▶ CONSIGNE ÉCRITE 1
Réécrivez le listing depuis son début jusqu'à la ligne contenant « [290,135,308,142] », bornes comprises. Remplacez « Hoping you can help » par « If you can help » sans rien modifier d'autre.

▶ EXTRAIT CHOISI
Trou noir financier au tunnel de Riedberg

Publié le 25 septembre 2018

Le chantier du tunnel de Riedberg a commencé il y a plus de 14 ans et pourrait coûter quatre fois plus cher que prévu. – © Canal 9

Le tunnel de Riedberg est un symbole valaisan de mauvaise gestion et des manigances du PDC. D’un budget de 54 millions de francs prévu, on apprend maintenant que sa construction pourrait coûter plutôt 220 millions. Histoire d’une horreur sans fin.


Un article original de Kurt Marti, ancien rédacteur en chef de Rote Anneliese,

paru le 21 septembre sur Infosperber.

Une traduction de Diana-Alice Ramsauer


Vendredi dernier, le ministre valaisan au département de la mobilité, du territoire et de l’environnement Jacques Melly (PDC) a admis que le tunnel de Riedberg (Haut-Valais) long d’à peu près 500 mètres avait déjà englouti 140 millions de francs. 80 millions supplémentaires vont devoir être nécessaires pour finaliser le projet. Le ministre a pourtant été imperturbable: il tient à continuer avec cette variante du projet.

▶ DONNÉES EXTRAITES
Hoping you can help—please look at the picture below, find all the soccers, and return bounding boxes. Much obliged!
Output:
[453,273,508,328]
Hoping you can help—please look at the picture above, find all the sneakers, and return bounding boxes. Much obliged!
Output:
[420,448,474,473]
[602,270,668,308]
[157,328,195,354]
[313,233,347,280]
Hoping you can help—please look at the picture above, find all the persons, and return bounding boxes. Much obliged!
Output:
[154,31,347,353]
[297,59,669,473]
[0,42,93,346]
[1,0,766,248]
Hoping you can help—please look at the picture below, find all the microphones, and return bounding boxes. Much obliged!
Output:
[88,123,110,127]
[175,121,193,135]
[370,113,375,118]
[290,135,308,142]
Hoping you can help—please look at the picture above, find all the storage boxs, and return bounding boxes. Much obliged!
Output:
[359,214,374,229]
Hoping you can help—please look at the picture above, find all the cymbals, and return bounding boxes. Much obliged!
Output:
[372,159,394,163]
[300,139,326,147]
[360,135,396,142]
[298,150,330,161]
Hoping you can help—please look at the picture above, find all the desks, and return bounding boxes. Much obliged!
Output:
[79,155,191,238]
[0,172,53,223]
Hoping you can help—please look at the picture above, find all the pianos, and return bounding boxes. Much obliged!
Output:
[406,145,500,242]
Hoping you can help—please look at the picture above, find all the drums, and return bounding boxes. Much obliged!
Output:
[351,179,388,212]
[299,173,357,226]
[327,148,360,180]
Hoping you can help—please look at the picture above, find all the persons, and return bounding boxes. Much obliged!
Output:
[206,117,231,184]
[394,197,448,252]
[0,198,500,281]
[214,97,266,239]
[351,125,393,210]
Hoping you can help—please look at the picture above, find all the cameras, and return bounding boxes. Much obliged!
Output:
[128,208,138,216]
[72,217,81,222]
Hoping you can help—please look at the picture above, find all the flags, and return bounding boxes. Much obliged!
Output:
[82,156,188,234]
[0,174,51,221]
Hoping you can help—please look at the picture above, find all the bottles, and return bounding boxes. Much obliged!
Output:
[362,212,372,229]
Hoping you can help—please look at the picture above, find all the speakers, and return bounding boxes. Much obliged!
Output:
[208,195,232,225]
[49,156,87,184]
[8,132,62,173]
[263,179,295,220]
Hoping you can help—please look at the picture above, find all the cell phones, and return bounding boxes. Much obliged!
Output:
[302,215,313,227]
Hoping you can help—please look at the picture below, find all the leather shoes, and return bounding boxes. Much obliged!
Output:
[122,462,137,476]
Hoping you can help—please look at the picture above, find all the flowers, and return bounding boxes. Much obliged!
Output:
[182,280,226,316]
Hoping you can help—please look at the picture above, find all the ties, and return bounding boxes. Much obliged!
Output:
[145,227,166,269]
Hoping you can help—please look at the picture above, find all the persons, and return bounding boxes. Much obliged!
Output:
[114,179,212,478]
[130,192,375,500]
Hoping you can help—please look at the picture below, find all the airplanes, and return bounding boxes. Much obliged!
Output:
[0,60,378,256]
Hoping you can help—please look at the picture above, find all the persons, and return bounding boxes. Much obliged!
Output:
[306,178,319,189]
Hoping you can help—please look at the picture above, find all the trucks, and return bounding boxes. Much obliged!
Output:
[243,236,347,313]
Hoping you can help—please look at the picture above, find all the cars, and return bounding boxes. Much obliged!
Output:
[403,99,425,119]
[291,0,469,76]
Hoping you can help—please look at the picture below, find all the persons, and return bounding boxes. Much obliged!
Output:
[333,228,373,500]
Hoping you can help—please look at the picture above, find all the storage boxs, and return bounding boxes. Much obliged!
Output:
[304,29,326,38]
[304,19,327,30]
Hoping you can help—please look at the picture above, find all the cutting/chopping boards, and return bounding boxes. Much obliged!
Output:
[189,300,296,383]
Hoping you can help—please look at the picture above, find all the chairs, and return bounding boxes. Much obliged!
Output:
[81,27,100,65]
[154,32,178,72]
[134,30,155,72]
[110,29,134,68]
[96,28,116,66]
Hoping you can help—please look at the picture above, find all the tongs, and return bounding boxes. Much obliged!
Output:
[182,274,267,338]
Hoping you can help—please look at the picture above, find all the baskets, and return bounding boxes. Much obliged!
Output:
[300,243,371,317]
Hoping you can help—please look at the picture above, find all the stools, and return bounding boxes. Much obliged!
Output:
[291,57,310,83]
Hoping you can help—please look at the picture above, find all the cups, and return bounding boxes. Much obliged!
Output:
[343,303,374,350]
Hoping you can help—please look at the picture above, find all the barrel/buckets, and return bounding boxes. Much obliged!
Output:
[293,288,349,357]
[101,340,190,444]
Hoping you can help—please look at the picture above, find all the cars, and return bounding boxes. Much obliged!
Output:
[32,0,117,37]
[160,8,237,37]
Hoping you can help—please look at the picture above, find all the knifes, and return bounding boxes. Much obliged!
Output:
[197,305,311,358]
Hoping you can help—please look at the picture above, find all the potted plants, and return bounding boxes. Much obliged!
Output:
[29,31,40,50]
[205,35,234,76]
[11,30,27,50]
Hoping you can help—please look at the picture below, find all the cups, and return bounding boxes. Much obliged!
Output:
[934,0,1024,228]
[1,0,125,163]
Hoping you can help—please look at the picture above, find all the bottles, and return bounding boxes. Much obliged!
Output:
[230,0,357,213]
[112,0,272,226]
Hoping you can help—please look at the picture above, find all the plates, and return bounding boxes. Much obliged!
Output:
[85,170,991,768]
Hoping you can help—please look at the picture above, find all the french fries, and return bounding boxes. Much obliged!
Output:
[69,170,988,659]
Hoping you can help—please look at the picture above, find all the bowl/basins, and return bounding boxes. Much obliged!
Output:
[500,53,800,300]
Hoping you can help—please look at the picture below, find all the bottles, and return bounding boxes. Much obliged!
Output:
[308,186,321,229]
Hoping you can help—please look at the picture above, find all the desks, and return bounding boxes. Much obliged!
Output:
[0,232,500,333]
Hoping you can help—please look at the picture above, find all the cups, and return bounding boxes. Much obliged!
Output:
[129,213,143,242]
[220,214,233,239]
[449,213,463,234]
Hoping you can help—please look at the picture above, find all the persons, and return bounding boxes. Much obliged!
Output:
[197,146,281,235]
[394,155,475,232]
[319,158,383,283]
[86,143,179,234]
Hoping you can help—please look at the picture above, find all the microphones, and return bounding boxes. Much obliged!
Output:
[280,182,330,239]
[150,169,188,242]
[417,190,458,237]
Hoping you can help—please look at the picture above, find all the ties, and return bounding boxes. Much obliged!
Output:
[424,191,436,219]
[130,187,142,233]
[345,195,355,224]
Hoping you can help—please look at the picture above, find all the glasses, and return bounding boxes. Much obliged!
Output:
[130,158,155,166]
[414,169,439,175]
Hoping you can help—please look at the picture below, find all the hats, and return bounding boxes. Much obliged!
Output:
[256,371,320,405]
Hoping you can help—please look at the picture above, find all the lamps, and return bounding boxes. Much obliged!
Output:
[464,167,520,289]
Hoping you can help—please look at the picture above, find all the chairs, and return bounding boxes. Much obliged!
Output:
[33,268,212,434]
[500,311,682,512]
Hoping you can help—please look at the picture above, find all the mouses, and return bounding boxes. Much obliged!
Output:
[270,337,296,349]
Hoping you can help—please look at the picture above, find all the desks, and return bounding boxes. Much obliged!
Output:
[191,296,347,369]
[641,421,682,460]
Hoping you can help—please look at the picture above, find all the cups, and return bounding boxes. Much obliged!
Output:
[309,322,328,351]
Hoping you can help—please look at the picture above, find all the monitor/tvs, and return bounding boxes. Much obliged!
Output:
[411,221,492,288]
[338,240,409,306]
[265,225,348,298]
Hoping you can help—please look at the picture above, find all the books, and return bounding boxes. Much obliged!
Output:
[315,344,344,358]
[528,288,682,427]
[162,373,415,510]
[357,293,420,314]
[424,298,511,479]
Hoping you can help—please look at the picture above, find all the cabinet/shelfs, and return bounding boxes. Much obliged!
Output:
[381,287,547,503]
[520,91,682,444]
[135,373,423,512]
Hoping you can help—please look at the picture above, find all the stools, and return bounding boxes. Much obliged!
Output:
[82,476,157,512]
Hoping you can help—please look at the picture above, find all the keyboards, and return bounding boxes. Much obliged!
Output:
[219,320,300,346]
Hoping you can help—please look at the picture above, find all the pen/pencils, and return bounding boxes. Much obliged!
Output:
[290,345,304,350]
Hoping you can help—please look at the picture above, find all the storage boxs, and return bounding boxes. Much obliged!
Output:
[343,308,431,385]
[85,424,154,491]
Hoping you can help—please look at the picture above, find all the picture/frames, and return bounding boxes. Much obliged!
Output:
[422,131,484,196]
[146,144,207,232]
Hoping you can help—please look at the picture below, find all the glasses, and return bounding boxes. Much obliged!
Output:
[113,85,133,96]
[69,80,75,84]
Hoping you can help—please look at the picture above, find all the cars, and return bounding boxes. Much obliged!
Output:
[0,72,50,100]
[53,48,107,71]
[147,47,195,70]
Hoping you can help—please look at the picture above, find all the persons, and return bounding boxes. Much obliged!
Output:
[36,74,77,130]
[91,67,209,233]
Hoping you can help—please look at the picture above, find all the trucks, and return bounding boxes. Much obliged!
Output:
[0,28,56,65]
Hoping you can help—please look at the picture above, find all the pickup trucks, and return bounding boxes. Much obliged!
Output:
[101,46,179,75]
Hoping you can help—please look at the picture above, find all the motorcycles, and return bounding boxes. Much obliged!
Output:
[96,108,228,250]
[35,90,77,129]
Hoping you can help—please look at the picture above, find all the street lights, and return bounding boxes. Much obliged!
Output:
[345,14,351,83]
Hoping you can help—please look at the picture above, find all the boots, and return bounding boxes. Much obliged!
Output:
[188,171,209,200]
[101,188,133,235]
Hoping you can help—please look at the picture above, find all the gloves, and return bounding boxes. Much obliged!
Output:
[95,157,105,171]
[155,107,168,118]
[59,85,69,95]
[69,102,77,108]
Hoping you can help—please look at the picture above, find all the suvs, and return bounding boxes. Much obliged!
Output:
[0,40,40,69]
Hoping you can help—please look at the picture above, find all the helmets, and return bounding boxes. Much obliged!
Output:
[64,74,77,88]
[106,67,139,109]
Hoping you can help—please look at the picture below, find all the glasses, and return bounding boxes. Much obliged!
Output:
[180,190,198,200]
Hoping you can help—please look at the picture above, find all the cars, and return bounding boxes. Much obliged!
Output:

▶ CONSIGNE ÉCRITE 2
Indiquez si chacune de ces affirmations concorde avec l'article sur le tunnel de Riedberg, en répondant par oui ou par non et en citant les mots décisifs de l'article. (a) Le budget initialement prévu était de 54 millions de francs. (b) Le tunnel mesure environ cinq kilomètres. (c) Jacques Melly veut abandonner cette variante du projet.

▶ RÉPONSE RÉDIGÉE 1
If you can help—please look at the picture below, find all the soccers, and return bounding boxes. Much obliged!
Output:
[453,273,508,328]
If you can help—please look at the picture above, find all the sneakers, and return bounding boxes. Much obliged!
Output:
[420,448,474,473]
[602,270,668,308]
[157,328,195,354]
[313,233,347,280]
If you can help—please look at the picture above, find all the persons, and return bounding boxes. Much obliged!
Output:
[154,31,347,353]
[297,59,669,473]
[0,42,93,346]
[1,0,766,248]
If you can help—please look at the picture below, find all the microphones, and return bounding boxes. Much obliged!
Output:
[88,123,110,127]
[175,121,193,135]
[370,113,375,118]
[290,135,308,142]

▶ RÉPONSE RÉDIGÉE 2
(a) Oui : « D’un budget de 54 millions de francs prévu ».
(b) Non : « long d’à peu près 500 mètres ».
(c) Non : « il tient à continuer avec cette variante du projet ».